■ Work to be completed
From the scooter comparison, reproduce word for word the stretch from "In simple terms: VX8" through "of swapping batteries.".

Fast Answer for Busy Riders ⚡ (TL;DR)
The VMAX VX8 is the more complete scooter overall: it rides better, feels more refined, and is vastly more powerful and sophisticated, especially on hills and in bad weather. If you want a lightweight commuter that actually feels premium and you can afford the price tag, this is the one that will keep you happier in the long run.
The TURBOANT X7 Max, however, makes a very strong case if your wallet has a louder voice than your inner tech nerd. It is the pragmatic choice for shorter, flatter urban commutes, where removable batteries and low purchase cost matter more than punchy performance or luxury touches.
In simple terms: VX8 for riders who care about ride quality, power and long-term ownership; X7 Max for riders who just want cheap, functional transport and love the idea of swapping batteries.
Stick around for the full breakdown-because how they reach those very different strengths is where things get interesting.
Who Are These For, and Why Compare Them?
On paper, these two shouldn't be direct rivals: one is a carbon-fibre showpiece with Swiss branding and a price that stings, the other a budget-minded commuter from a value-focused brand. Yet both sit right in the sweet spot weight class-around the mid-teens in kg-and both promise "serious scooter" performance in a package you can actually carry.
The VMAX VX8 targets riders who want something light enough for stairs and trains, but powerful enough to laugh at steep urban hills and rainy European winters. It is very much a lifestyle object as well as a vehicle.
The TURBOANT X7 Max chases a different dream: maximum practicality per Euro. No exotic materials, no fancy display, but a removable stem battery and enough speed and range for day-to-day commuting without drama.
If you're shopping for a light, foldable scooter that can be your daily transport rather than a toy, these two will inevitably land on the same shortlist-just for radically different reasons.

Spatial relation data
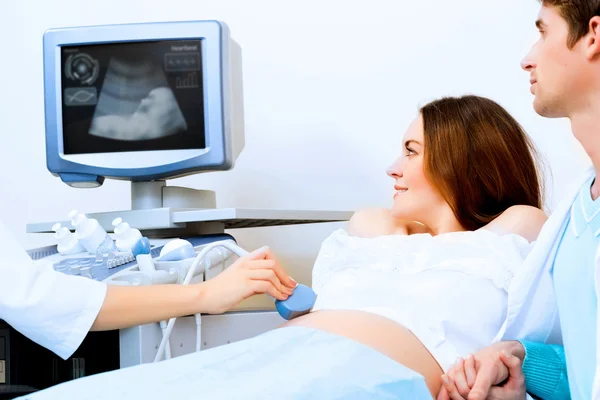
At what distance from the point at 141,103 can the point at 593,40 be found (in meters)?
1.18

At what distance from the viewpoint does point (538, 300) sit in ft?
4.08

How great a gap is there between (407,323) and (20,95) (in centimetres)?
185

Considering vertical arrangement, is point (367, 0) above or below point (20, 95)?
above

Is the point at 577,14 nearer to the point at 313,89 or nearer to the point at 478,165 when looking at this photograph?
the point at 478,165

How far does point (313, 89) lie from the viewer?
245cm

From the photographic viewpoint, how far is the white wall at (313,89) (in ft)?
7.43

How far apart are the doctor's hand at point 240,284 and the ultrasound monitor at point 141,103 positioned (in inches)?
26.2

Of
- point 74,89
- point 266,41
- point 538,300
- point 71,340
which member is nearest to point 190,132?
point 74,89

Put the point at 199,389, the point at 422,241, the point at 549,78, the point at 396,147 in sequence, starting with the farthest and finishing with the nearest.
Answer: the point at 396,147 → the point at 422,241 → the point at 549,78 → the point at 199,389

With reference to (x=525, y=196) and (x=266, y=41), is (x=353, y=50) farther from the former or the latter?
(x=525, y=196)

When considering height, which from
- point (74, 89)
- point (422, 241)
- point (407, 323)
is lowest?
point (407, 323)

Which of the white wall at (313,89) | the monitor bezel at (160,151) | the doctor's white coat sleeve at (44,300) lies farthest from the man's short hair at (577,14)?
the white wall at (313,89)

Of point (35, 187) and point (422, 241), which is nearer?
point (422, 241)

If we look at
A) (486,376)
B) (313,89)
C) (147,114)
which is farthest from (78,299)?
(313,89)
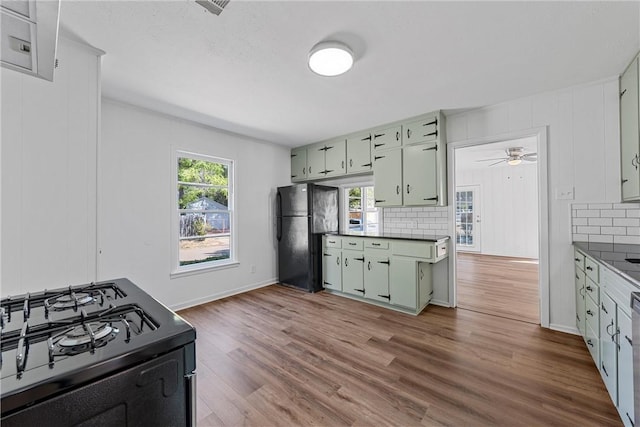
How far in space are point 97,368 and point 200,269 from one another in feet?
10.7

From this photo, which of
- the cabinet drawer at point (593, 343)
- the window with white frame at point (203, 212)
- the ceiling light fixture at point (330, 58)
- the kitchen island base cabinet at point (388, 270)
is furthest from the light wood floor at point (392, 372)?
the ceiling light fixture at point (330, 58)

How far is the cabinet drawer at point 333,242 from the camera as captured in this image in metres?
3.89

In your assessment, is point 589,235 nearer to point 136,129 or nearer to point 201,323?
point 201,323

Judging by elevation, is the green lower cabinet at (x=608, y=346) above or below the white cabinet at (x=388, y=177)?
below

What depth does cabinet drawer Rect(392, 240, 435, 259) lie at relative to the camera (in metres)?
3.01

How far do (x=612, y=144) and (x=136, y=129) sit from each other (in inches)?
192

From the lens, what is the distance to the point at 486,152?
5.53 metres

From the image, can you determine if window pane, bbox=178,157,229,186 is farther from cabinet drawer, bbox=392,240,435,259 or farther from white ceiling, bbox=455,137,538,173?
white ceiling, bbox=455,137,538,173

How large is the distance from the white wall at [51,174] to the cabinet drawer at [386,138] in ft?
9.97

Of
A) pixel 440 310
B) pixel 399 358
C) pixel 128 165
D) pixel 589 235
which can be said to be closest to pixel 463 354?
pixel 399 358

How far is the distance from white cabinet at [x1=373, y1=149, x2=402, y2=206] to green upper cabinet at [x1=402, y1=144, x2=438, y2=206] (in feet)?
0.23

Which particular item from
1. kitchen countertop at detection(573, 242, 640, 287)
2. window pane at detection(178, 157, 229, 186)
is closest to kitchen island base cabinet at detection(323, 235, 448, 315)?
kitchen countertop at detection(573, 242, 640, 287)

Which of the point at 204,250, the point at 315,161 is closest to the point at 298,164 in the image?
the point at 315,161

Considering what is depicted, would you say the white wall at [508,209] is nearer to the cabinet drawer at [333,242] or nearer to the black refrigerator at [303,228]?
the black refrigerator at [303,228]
--
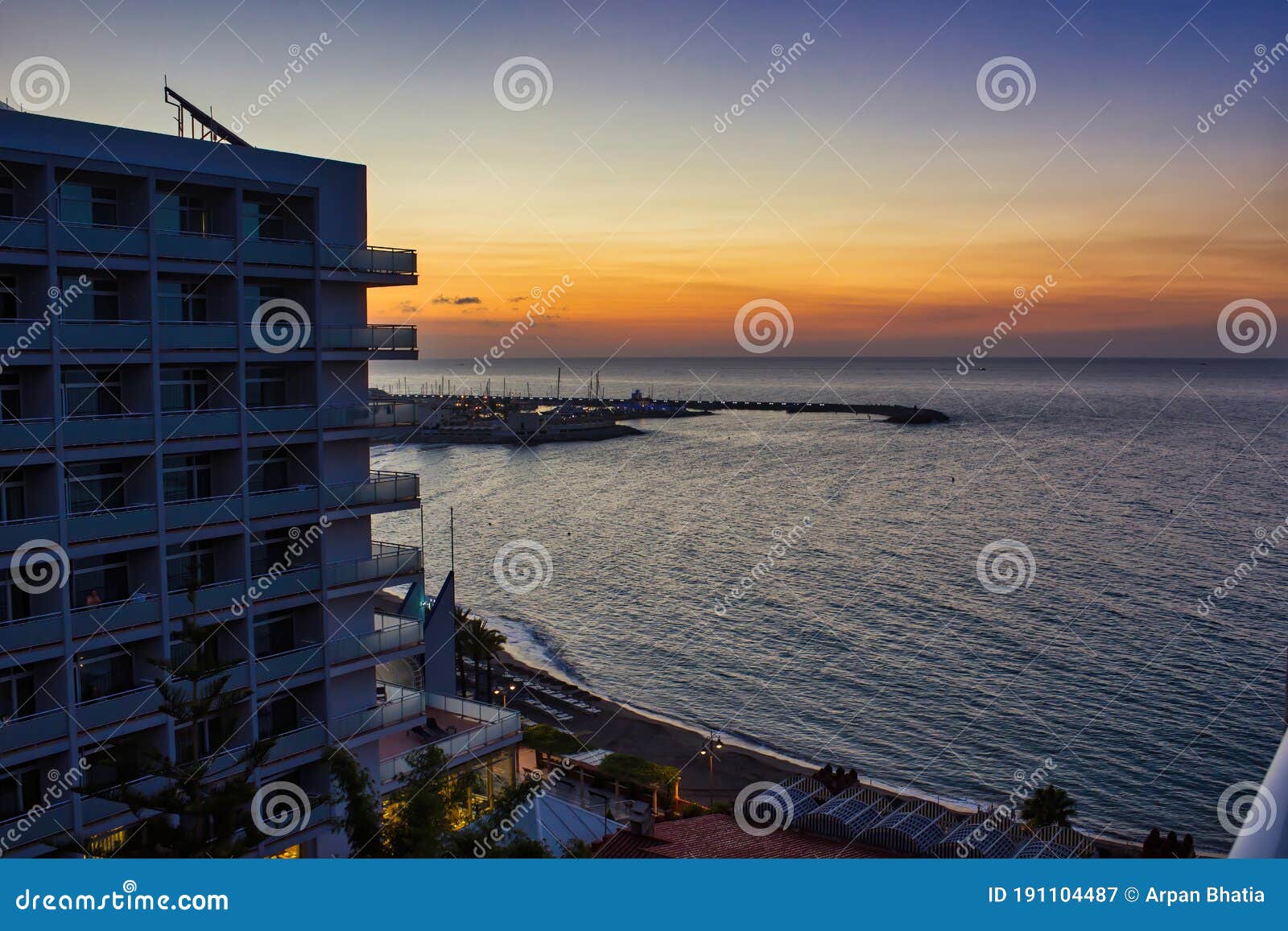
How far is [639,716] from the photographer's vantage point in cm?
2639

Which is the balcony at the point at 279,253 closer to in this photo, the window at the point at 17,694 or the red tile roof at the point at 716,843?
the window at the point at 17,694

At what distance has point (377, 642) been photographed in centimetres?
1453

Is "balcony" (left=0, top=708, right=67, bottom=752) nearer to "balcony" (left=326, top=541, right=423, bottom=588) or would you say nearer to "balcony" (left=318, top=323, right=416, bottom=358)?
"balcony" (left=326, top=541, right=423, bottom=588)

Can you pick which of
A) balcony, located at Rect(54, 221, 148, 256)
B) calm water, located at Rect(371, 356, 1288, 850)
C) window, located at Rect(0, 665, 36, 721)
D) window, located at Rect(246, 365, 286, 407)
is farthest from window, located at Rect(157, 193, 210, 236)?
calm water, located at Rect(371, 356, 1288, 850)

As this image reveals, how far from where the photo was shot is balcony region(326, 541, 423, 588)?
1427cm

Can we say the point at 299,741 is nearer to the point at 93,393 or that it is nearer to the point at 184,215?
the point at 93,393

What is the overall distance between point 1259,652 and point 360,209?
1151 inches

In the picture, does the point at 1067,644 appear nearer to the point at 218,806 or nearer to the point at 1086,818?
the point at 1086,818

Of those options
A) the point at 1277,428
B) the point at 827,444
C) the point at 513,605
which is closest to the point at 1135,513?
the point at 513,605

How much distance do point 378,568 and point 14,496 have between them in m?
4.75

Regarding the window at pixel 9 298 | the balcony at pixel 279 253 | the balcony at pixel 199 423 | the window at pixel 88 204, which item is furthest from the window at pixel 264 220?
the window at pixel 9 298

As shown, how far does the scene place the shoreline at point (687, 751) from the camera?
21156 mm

■ Output of the task
In simple terms: VX8 for riders who care about ride quality, power and long-term ownership; X7 Max for riders who just want cheap, functional transport and love the idea of swapping batteries.